- _LATIHAN_:
A. Terjemahkan ke dalam bahasa Inggris kalimat dari berita penangkapan di Denpasar ini: "Penangkapan dilakukan di tempat kos mereka di Jalan Kertadalem Sari, Sidakarya, Denpasar, Rabu 20 Juli 2022 pukul 11.00 Wita."
B. Menurut berita penangkapan di Denpasar, siapa Ketua Komisi Penyelenggara Perlindungan Anak Daerah (KPPAD) Bali?
C. Silakan teruskan berita penangkapan di Denpasar, mulai sesudah kalimat terakhirnya.

- _CUPLIKAN HALAMAN_:
Berita Bali
Pacar Ibu Sering Siksa Nay, Dipukul, Ditendang Hingga Dihukum Lari Sampai Lemas
Pelaku juga menenggelamkan kepala korban ke dalam sebuah ember hitam sebanyak 4 kali.
Penulis: Putu Honey Dharma Putri W | Editor: I Putu Darmendra
TRIBUN-BALI.COM - Reskrim Polsek Denpasar Selatan menangkap Novi dan Yohanes Paulus Maniek Putra alias Jo alias Dedi (39).
Penangkapan dilakukan di tempat kos mereka di Jalan Kertadalem Sari, Sidakarya, Denpasar, Rabu 20 Juli 2022 pukul 11.00 Wita.
Novi adalah ibu kandung Nay (4), bocah telantar di Jalan Bedugul, Sidakarya dengan luka lecet, memar dan lebam di sekujur tubuh, bocah yang meringis menahan sakit karena kakinya patah.
Sedangkan Jo atau Dedi adalah pacar Novi.
Kasi Humas Polresta Denpasar Iptu I Ketut Sukadi menagatakan, setelah mendapat laporan bocah telantar, Panit II Opsnal Ipda Wayan Sudarsana dan tim mendatangi lokasi.
Baca juga: Bocah Telantar Itu Ternyata Korban Perpisahan Orangtua, Hilang Kontak Sejak April 2021
Dari hasil interogasi terhadap korban, pelaku penganiayaan bocah telantar adalah Dedi, pacar ibunya Nay.
Setelah mendapat informasi lebih lengkap, Tim Opsnal kemudian mendatangi kos Dedi dan Novi di Jalan Kertadalem Sari dan menangkap keduanya.
Saat itu mereka bersembunyi di kamar kos, bersama dua orang lainnya. Jo dan Novi kemudian digiring ke Polsek Densel.
Pengakuan Pelaku
Kepada polisi, Dedi mengakui perbuatannya menganiaya Nay karena kesal akibat Nay tidak mau tidur dan jika ditanya tidak mau menjawab.
Pelaku menganiaya Nay dengan cara memukul menggunakan tangan kosong ke arah perut, mencubit perut, memaksa korban push up dan lari sampai lemas dan jatuh.
Tidak hanya itu, pelaku menarik kaki Nay lalu memaksa menekuk supaya dilipat ke belakang kepala, ini yang mengakibatkan paha Nay patah.
Pelaku juga menenggelamkan kepala korban ke dalam sebuah ember hitam sebanyak 4 kali.
Pelaku juga mengaku menganiaya korban sekitar 6 kali dengan cara menjambak rambut, memukul pakai sisir, menampar wajah, dan menendang pinggul korban.
Harus Usut Tuntas
Ketua Komisi Penyelenggara Perlindungan Anak Daerah (KPPAD) Bali, Ni Luh Gede Yastini sangat prihatin dengan peristiwa penelantaran anak yang terjadi di Jalan Bedugul Sidakarya, Denpasar.
Apalagi anak tersebut sebelumnya mengalami penyiksaan. Kini ia berharap ayah kandungnya bisa menjaga Nay dengan baik.

- _DATA YANG DISEDIAKAN_:
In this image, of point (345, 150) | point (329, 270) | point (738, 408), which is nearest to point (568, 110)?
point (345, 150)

- _JAWABAN TUGAS_:
A. The arrest was made at their boarding house on Jalan Kertadalem Sari, Sidakarya, Denpasar, on Wednesday, July 20, 2022, at 11:00 WITA.

B. Ni Luh Gede Yastini.

C.
"Pertama kita prihatin ada orangtua yang melakukan itu pada anaknya. Karena kita tahu anak itu dirawat oleh ibunya diambil dari bapaknya. Sekarang kita fokus pada penyembuhan anaknya," jelasnya, Rabu 20 Juli 2022
Selain itu pada Dinas terkait juga harus memastikan psikologis anak dan kesiapan orangtua merawat anaknya agar tidak telantar lagi dan mengalami kekerasan dalam hal apa pun.
"Untuk orang yang menelantarkan anak ini saya harap polisi harus mengusut karena anak itu ditelantarkan dan terluka secara fisik dan psikis agar tidak menelantarkan dan meninggalkan anak di jalan," tambahnya.
Jika berdasarkan undang-undang, pelaku penelantaran anak diancam hukuman maksimal 5 tahun penjara.
Sebelumnya anak tersebut telah diasuh oleh ayahnya lalu dibawa kabuar ibunya. Setelah dengan ibunya kemudian anak tersebut ditinggalkan begitu saja.
"Terlepas siapa pun yang melakukan hukum tidak memandang siapa pun bahkan orangtua sekali pun bisa menjadi pelaku kekerasan pada anak harus diusut penelantaran yang dilakukan orang yang membawa anak itu. Kenapa bisa patah? Itu juga harus ditelusuri oleh kepolisian," imbuhnya.
Ia berharap Dinas terkait juga harus melakukan assigment terlebih dahulu sebelum memastikan bahwa benar-benar keluarganya dapat mengasuh anak tersebut dengan baik. Dipulihkan terlebih dahulu psikologis dan fisik dari anak tersebut.
"KPPAD karena fungsinya pengawasan kita sudah koordinasi dengan Dinsos dan teman-teman di Denpasar kami masih komunikasikan dan melakukan pengawasan dan memastikan supaya anak ini benar-benar mendapatkan perlindungan dan penanganan dengan baik yang dilakukan," tandasnya.
Ketua Yayasan Lentera Anak Bali (LAB), Anak Ayu Sri Wahyuni mengatakan, dilihat dari segi kesehatan mental, anak tersebut tidak hanya menjadi korban, melainkan anak tersebut juga menjadi saksi terhadap perlakuan salah oleh orangtua yang seharusnya memberikan perhatian kasih sayang dan hak-hak sebagai anak.
“Anak tidak sekolah saja itu sudah termasuk kasus penelantaran anak, apalagi sampai patah tulang kemudian ditelantarkan dan ditinggalkan di suatu tempat dengan keadaan tidak berdaya. Itu termasuk tindakan kekerasan terhadap anak dan melanggar undang undang perlindungan anak,” jelasnya.
Sering kali pelaku dari kasus-kasus seperti ini adalah orang terdekat, seperti orangtua, baik itu kandung maupun sambung. Melihat history anak yang merupakan korban perceraian, Wahyuni menuturkan hal ini menjadi salah satu faktor penyebab kejadian.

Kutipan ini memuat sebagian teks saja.